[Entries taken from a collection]
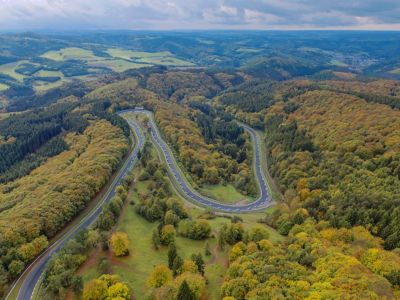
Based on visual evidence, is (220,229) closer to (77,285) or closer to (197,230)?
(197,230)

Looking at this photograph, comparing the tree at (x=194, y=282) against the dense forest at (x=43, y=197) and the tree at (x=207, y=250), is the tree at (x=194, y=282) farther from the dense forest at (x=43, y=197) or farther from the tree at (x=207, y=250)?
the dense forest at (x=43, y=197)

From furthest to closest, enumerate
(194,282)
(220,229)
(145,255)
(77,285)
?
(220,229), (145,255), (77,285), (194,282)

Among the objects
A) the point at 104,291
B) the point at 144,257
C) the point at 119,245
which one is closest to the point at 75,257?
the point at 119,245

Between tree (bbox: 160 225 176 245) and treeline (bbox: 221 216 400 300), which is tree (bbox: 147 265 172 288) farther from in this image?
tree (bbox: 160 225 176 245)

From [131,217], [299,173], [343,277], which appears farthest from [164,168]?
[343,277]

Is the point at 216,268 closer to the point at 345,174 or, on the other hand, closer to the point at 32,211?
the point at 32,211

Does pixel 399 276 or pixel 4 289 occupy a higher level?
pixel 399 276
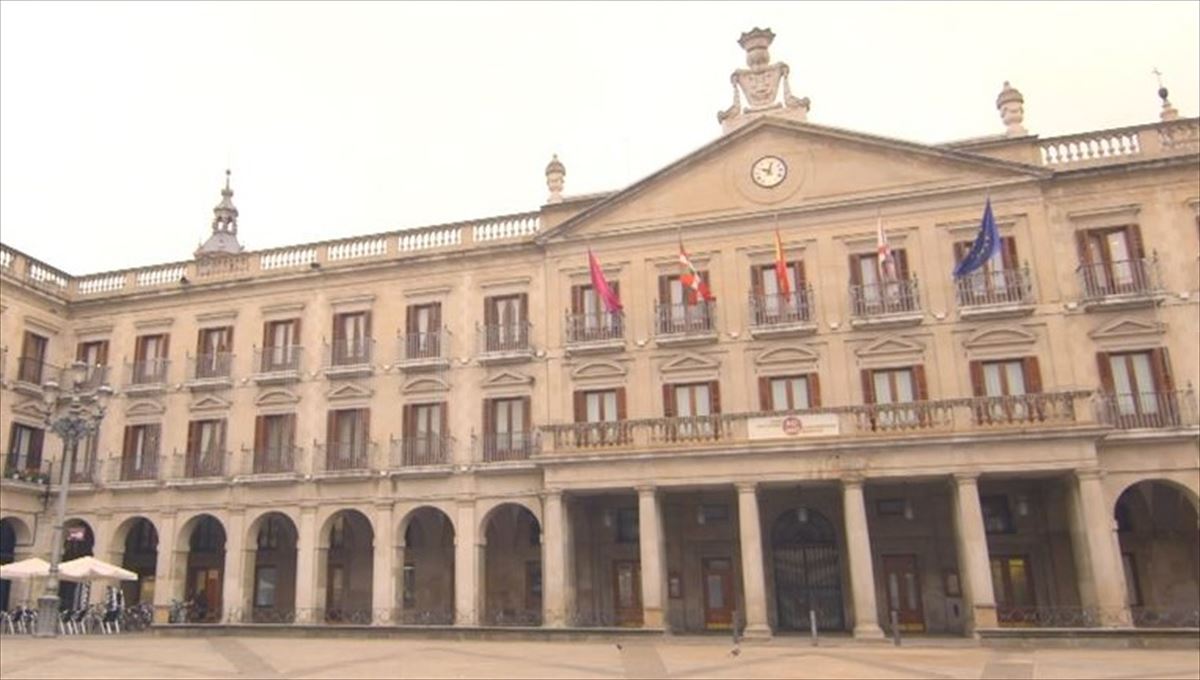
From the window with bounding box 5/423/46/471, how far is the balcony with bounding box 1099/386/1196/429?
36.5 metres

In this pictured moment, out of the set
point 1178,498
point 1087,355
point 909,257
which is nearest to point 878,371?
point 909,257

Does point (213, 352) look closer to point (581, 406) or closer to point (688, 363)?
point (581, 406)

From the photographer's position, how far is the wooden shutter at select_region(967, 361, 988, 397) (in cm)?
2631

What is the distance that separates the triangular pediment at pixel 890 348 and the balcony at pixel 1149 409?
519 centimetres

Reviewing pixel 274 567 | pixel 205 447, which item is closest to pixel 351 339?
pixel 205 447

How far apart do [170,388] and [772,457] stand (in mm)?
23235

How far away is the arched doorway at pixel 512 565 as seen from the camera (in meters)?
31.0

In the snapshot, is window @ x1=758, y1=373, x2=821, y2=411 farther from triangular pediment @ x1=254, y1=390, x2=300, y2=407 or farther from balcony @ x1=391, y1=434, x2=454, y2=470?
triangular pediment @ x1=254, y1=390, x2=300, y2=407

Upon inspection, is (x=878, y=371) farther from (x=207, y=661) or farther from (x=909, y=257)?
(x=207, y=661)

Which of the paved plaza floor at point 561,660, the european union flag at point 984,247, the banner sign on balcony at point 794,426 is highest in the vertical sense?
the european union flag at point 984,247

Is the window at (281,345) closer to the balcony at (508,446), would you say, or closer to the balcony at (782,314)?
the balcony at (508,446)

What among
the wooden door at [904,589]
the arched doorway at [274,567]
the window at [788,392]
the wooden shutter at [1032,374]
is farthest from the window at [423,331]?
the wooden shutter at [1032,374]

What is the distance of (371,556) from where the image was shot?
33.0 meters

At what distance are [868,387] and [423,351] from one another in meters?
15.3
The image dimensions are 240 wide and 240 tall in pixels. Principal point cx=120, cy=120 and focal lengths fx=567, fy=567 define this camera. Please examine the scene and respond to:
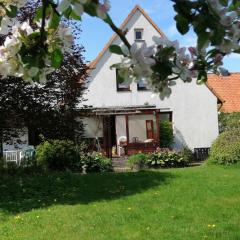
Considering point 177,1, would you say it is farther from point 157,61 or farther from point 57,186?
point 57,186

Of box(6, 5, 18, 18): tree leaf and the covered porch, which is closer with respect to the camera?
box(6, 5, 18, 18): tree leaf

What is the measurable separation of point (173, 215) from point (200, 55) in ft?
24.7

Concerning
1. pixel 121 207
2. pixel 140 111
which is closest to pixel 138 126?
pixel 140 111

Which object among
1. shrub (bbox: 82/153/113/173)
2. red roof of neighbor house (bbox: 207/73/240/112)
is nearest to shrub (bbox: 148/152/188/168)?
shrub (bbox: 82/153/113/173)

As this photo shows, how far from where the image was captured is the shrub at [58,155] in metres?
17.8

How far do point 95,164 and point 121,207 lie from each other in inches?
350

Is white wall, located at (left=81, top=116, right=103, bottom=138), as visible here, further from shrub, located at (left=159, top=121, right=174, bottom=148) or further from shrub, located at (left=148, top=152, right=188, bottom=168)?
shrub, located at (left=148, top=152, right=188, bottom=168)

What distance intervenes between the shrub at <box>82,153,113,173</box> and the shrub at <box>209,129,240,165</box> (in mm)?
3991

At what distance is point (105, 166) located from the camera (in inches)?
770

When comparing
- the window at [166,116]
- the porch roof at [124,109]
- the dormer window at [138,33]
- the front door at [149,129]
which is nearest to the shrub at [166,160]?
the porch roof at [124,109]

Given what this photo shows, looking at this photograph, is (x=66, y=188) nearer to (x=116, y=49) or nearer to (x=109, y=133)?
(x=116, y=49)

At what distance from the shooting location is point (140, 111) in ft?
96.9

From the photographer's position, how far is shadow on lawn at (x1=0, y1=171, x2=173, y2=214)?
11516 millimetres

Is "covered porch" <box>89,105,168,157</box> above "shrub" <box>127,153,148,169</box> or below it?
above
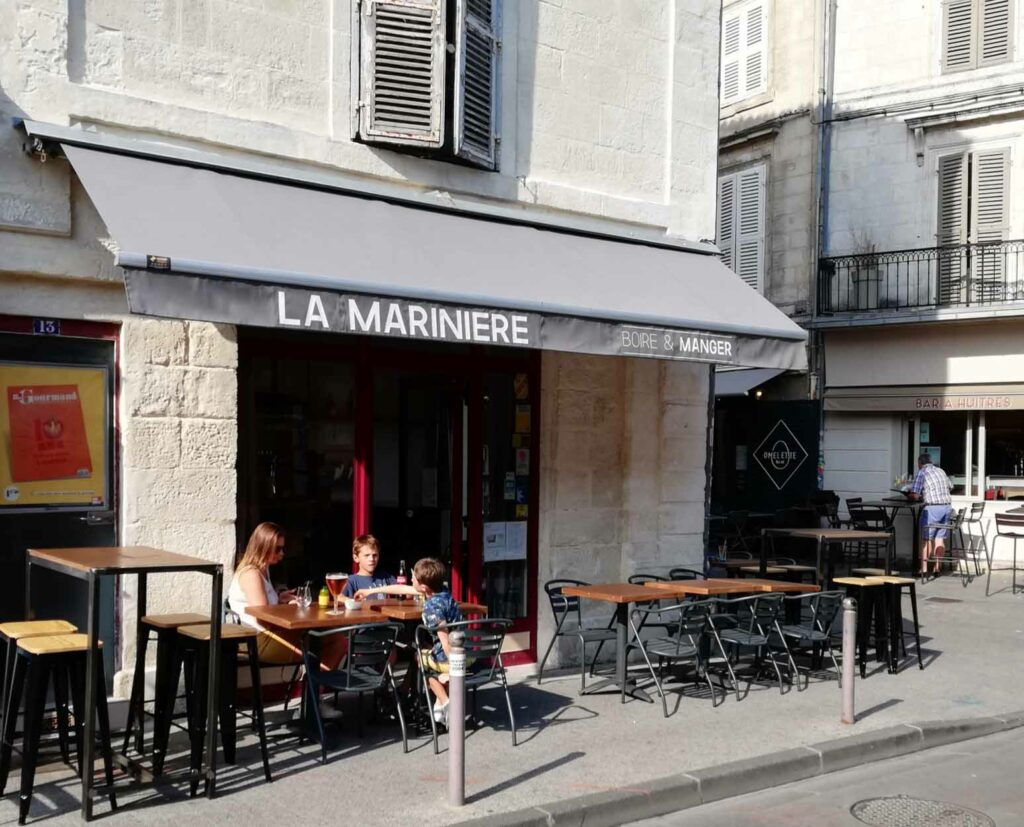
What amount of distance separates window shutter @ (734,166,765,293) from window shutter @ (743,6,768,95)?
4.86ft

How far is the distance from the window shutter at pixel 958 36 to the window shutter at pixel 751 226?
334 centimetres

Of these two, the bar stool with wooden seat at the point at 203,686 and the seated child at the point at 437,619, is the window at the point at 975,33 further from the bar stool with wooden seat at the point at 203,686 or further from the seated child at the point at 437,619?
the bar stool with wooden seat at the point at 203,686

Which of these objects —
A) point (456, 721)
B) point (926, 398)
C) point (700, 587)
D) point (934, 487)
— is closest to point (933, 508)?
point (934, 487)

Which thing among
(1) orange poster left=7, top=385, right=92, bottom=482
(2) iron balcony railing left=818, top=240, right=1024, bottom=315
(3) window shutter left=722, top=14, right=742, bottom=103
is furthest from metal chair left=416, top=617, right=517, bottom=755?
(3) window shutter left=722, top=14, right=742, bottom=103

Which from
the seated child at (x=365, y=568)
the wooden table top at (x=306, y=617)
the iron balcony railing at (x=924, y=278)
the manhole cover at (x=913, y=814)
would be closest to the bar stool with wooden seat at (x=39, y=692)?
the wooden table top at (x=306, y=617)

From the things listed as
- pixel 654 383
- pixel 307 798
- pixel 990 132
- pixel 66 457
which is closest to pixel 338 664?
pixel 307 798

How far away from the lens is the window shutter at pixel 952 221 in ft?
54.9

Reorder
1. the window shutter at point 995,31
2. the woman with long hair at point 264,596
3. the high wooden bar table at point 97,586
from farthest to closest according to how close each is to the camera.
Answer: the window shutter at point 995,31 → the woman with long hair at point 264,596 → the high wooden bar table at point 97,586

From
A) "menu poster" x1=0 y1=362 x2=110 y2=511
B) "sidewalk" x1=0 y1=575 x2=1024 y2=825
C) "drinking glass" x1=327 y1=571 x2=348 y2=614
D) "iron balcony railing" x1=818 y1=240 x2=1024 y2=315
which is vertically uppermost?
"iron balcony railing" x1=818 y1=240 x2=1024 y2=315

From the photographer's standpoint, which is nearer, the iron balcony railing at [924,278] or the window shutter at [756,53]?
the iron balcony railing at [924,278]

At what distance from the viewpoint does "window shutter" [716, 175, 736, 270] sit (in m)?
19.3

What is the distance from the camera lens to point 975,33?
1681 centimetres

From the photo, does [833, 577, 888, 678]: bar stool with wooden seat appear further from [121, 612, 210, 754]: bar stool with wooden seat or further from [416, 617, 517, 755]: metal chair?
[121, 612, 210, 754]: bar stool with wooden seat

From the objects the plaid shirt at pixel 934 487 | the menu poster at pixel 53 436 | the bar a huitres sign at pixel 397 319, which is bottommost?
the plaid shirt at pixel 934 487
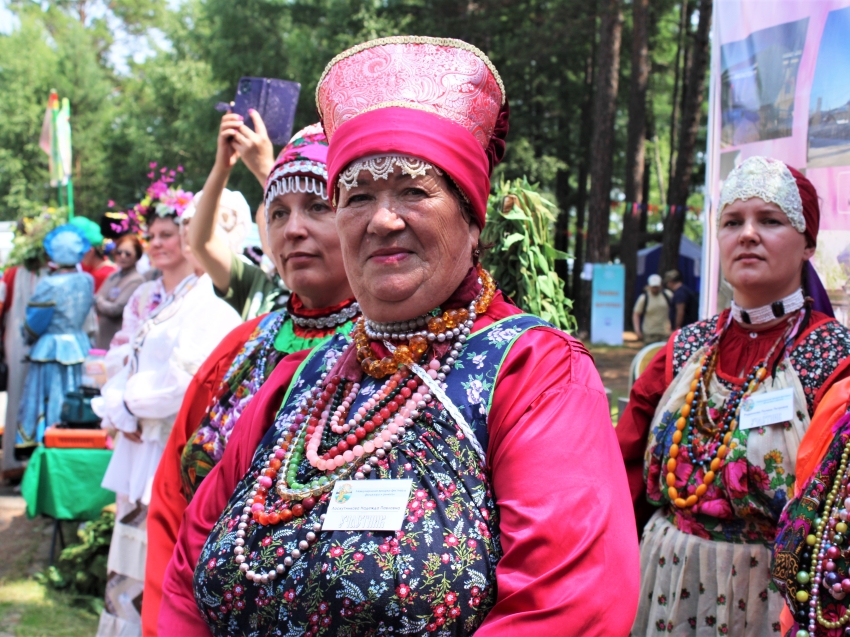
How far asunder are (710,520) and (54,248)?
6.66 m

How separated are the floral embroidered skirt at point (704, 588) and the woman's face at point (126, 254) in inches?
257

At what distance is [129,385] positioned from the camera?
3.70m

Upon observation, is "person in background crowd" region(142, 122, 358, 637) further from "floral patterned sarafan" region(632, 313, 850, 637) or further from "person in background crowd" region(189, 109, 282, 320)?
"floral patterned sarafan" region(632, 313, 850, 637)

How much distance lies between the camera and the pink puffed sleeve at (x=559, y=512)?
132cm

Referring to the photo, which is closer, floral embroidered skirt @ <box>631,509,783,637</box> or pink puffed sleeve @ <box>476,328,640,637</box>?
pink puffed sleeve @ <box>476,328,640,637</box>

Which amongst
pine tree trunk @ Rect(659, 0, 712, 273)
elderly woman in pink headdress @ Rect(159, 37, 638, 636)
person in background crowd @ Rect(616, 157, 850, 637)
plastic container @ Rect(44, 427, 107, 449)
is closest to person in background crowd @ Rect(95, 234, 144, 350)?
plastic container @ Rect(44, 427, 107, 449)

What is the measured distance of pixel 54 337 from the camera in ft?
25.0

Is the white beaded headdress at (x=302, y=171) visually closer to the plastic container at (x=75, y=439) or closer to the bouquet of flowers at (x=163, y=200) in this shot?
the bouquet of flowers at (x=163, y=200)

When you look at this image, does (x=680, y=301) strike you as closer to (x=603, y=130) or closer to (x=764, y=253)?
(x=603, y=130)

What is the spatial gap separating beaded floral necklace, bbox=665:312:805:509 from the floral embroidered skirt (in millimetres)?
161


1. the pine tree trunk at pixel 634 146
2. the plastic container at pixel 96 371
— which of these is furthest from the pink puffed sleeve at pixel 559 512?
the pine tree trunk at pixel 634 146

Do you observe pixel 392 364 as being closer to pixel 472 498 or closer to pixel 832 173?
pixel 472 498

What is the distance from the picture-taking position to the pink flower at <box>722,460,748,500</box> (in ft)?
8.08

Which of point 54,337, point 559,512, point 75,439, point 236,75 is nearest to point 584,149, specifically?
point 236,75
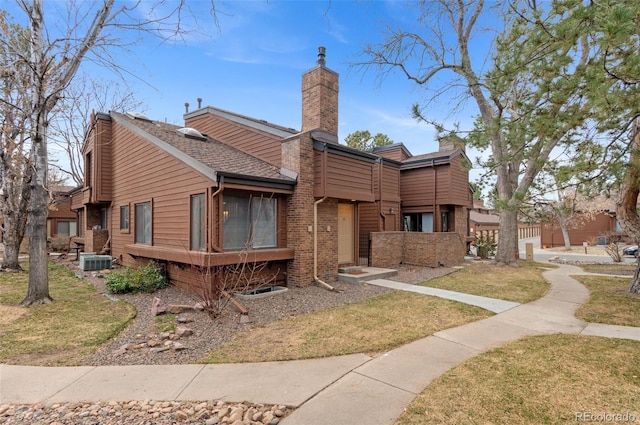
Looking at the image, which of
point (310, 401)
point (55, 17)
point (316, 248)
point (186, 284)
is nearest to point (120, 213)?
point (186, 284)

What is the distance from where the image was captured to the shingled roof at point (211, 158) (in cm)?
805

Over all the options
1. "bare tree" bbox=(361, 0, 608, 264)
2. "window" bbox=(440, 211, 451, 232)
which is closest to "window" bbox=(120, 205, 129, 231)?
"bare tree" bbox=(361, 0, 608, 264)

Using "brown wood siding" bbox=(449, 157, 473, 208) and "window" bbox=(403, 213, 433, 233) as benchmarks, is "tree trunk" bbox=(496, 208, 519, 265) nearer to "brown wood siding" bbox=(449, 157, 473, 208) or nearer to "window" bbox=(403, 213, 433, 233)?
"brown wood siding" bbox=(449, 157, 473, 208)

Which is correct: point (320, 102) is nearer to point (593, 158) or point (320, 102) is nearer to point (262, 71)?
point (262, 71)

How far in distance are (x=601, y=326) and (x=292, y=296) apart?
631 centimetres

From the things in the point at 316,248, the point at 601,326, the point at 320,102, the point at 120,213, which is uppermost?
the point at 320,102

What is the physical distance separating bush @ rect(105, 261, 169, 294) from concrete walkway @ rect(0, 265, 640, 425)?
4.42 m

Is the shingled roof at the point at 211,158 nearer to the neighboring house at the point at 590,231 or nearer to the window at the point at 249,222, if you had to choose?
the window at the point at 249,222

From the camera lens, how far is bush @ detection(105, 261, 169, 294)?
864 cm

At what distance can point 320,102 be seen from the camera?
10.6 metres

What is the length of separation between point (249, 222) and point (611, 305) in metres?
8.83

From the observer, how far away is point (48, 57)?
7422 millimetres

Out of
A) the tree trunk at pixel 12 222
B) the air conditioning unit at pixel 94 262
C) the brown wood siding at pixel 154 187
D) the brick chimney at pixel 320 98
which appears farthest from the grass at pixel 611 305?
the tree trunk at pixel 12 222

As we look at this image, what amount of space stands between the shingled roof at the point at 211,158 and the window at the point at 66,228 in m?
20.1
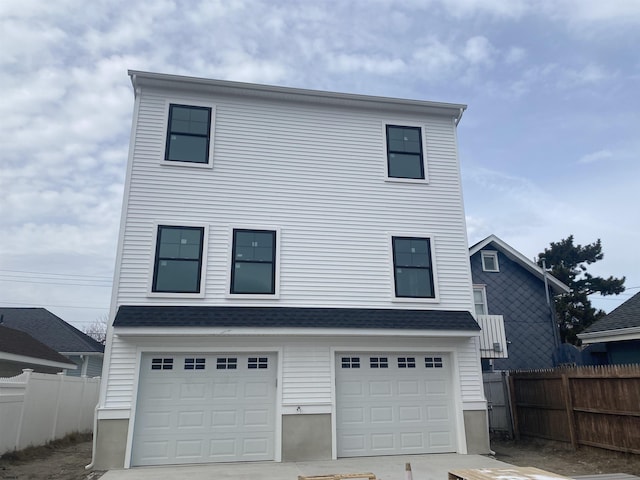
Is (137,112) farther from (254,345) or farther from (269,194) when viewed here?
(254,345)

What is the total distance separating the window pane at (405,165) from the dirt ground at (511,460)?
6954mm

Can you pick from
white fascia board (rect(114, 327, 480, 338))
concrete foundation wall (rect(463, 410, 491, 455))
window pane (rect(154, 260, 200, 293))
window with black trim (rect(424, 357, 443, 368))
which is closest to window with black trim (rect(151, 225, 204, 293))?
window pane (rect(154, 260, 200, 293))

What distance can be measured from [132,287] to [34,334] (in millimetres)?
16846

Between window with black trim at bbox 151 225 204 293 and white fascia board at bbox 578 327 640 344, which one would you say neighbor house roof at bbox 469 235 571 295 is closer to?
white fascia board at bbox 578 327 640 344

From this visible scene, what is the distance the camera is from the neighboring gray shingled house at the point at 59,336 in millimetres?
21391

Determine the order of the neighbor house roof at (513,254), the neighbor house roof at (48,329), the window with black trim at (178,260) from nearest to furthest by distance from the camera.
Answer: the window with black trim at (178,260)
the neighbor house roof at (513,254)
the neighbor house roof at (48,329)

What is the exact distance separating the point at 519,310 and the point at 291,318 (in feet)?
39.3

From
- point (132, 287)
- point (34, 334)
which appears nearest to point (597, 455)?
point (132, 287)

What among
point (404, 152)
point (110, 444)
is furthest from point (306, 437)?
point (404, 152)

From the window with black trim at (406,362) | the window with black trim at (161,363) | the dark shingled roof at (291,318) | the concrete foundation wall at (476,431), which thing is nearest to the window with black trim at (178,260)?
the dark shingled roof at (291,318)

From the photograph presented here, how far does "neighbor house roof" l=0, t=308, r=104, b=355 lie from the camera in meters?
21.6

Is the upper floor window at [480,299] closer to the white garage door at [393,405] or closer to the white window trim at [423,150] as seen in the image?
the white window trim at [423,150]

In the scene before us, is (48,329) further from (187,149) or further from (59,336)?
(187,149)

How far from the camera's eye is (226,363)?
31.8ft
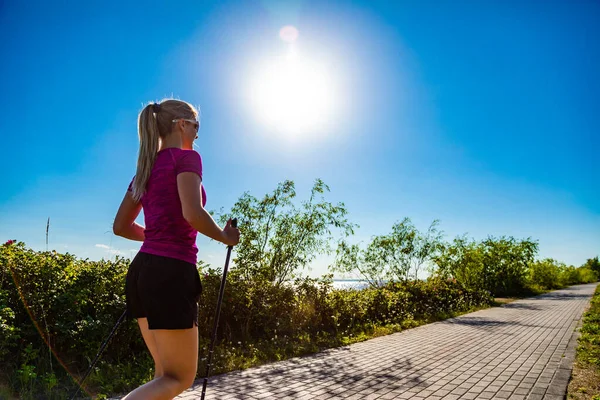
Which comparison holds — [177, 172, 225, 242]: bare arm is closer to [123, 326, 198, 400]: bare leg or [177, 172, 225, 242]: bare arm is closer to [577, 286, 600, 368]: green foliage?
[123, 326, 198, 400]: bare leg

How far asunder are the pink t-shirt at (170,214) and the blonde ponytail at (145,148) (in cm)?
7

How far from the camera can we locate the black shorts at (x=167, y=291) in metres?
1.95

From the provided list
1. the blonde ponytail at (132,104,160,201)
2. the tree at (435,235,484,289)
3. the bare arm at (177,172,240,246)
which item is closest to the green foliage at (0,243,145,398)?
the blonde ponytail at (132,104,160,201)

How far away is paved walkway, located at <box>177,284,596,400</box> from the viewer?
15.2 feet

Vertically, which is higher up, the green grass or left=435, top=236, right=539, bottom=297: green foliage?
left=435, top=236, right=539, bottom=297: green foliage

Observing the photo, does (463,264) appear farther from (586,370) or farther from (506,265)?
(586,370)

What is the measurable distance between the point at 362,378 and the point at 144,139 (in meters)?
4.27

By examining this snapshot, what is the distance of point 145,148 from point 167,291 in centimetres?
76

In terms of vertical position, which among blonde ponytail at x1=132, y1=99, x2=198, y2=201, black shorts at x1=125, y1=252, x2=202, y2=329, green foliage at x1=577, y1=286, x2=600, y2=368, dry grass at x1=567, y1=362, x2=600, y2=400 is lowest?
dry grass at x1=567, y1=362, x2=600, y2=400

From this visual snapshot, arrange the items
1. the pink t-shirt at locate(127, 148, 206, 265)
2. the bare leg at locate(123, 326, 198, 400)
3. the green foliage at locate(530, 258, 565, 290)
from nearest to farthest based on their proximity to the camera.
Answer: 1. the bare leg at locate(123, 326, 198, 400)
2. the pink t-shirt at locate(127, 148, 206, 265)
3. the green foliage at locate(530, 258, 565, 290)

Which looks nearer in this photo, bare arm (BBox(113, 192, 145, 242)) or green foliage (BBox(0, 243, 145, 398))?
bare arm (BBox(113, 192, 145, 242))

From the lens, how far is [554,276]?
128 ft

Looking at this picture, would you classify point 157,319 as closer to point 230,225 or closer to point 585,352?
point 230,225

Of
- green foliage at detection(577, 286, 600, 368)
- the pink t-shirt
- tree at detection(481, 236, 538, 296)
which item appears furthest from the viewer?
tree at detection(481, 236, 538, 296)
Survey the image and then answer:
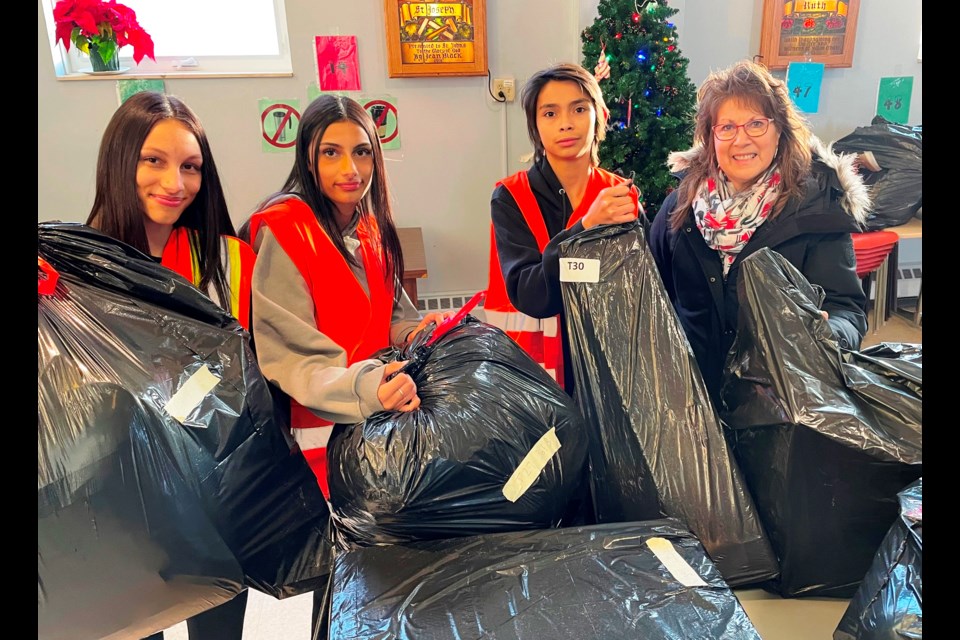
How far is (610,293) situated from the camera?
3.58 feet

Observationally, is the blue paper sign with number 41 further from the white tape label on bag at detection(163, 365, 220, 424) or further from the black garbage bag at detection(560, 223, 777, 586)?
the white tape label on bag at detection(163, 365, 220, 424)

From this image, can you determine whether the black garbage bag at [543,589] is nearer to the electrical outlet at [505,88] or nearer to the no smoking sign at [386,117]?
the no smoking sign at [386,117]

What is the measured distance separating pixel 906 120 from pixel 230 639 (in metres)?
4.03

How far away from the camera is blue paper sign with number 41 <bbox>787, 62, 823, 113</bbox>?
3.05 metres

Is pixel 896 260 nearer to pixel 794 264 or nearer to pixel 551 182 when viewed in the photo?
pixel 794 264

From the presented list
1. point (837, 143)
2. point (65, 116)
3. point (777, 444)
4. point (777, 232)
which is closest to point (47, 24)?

■ **WHAT IS ASKED**:
Update the lines from the one containing "From the things in" through the one containing "10.6 metres" by changing "bush" to "shrub" and leaving everything else unchanged.

■ **EXPECTED OUTPUT**:
From the things in the point at 316,248, the point at 601,326, the point at 320,102, the point at 120,213, which is uppermost?
the point at 320,102

What is the physical distance separating shrub @ rect(105, 261, 169, 294) from concrete walkway @ rect(0, 265, 640, 425)?
4.42 m

Is the shingled roof at the point at 211,158 nearer to the neighboring house at the point at 590,231 or nearer to the window at the point at 249,222, if you had to choose?
the window at the point at 249,222

From the camera lens, how far is shrub @ detection(105, 261, 169, 294)?
864 cm

At what distance can point 320,102 be seen from the camera?
10.6 metres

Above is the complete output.